Процитируйте из отрывка о путешествии Байрона и Хобхауза в Грецию фрагмент, начиная со слов «Байрона и Хобхауза» и продолжая до слов «о великих подвигах.» включительно.

Раздел документа:
○ ○ ○ ○

Байрона и Хобхауза поселили во дворце, все необходимое они получали бесплатно, раз по двадцать на дню Али-паша посылал им шербет, миндаль и конфеты. В их честь ежевечерне устраивался праздник, четыре костра разжигались во внутреннем дворе для приготовления козлят и ягнят, им прислуживали чернокожие рабы, евнухи и сотни солдат, оседланные лошади стояли наготове, курьеры прибывали и отбывали с депешами, гремели барабаны, с минаретов мечетей мальчики ежечасно выкрикивали время, тут же кружились дервиши и вели хвастливые рассказы о великих подвигах.
После месяца такой жизни настала пора уезжать. На галиоте с командой в сорок человек, предоставленном Али-пашой, они отправились в путь, но чуть было не потерпели крушение по дороге в Грецию, так как турки оказались неважными мореплавателями. Байрон, упивавшийся опасностью, живописал все это в письме к матери:
Два дня назад я чуть было не погиб на турецком военном судне из-за невежества капитана и его команды… Флетчер призывал свою жену, греки — всех святых, мусульмане — Аллаха; капитан в слезах убежал на нижнюю палубу и сказал, чтобы мы молились; паруса порвались, грот-мачта треснула, ветер крепчал, приближалась ночь, и нашей последней надеждой было достичь Корфу, сейчас территории Франции, или, как патетически выразился Флетчер, погибнуть в морской пучине. Я делал что мог, чтобы успокоить Флетчера, но, убедившись, что он неисправим, завернулся в албанский бурнус и улегся на палубе в ожидании худшего.
Они уцелели лишь потому, что капитан корабля разрешил нескольким греческим морякам взять на себя управление судном и встать на якорь у скалистого побережья Сули на севере Греции.
ГЛАВА VII
«Моя Эллада, красоты гробница!.. Чья десница сплотит твоих сынов и дочерей?»[22] Байрон собирался провести год в Афинах, изучить новогреческий, а затем направиться в Азию. Путешествуя верхом через горные перевалы, кишащие грабителями, они прибыли в Миссолонги, плоский поросший мхом мыс с несколькими рыбачьими хижинами, стоявшими на сваях в воде. И не было Сфинкса предупредить, что через каких-нибудь пятнадцать лет этот мыс станет последним местом пребывания лорда Байрона.
Оказавшись у развалин, оставшихся от древних Дельф, честолюбивые литераторы Хобхауз и Байрон нацарапали свои имена на обломке колонны. У подножия Парнаса, заметив летящих орлов, которых Хобхауз принял за стервятников, Байрон счел это добрым знаком, посылаемым Аполлоном, и временами сочинял строфы для «Чайльд-Гарольда».

○ ○ ○ ○

Сохранённые данные:
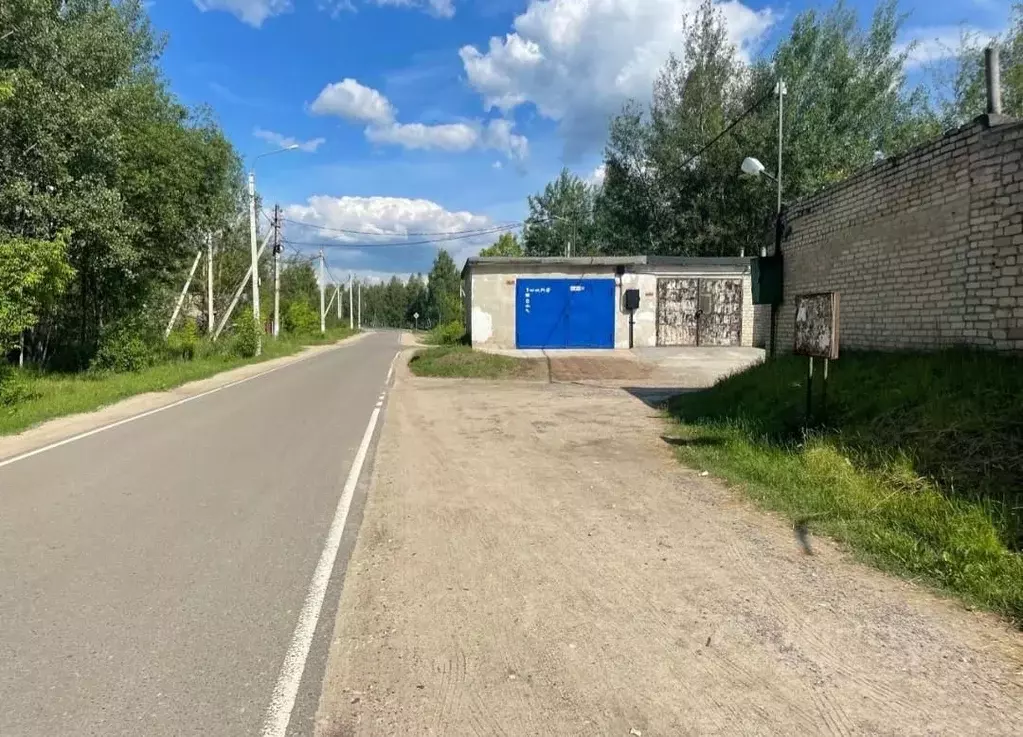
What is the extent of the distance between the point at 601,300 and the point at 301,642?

○ ○ ○ ○

Решение задачи:
Байрона и Хобхауза поселили во дворце, все необходимое они получали бесплатно, раз по двадцать на дню Али-паша посылал им шербет, миндаль и конфеты. В их честь ежевечерне устраивался праздник, четыре костра разжигались во внутреннем дворе для приготовления козлят и ягнят, им прислуживали чернокожие рабы, евнухи и сотни солдат, оседланные лошади стояли наготове, курьеры прибывали и отбывали с депешами, гремели барабаны, с минаретов мечетей мальчики ежечасно выкрикивали время, тут же кружились дервиши и вели хвастливые рассказы о великих подвигах.